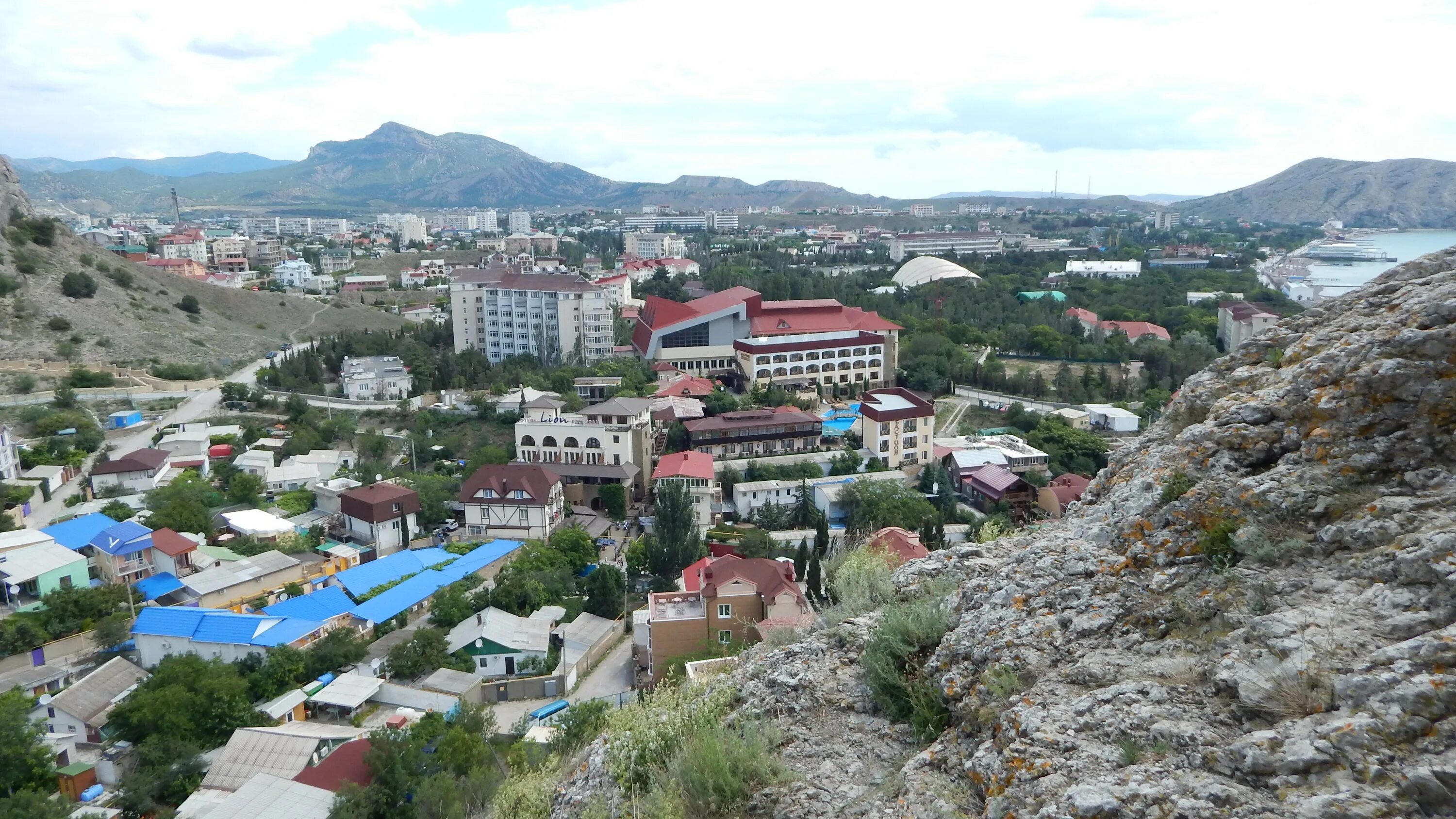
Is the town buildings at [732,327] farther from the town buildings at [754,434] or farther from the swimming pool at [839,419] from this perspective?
※ ※ ※
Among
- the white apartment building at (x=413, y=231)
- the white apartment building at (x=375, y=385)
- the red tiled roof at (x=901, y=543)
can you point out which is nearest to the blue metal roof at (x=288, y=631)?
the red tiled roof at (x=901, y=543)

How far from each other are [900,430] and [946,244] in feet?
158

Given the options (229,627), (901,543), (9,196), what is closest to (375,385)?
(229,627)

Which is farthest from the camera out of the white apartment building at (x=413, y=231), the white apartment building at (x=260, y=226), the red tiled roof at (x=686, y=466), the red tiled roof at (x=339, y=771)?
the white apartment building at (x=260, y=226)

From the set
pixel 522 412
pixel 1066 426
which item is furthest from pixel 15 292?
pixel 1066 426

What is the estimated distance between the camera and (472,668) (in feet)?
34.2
※ ※ ※
Description of the task: Extract each line of the records that contains the word "feet", treating uppercase and lowercase as distinct.

Full answer:
How far from each other are [900,430] and [946,244] in feet?
What is the estimated distance between the camera and (472,668) (in feet)?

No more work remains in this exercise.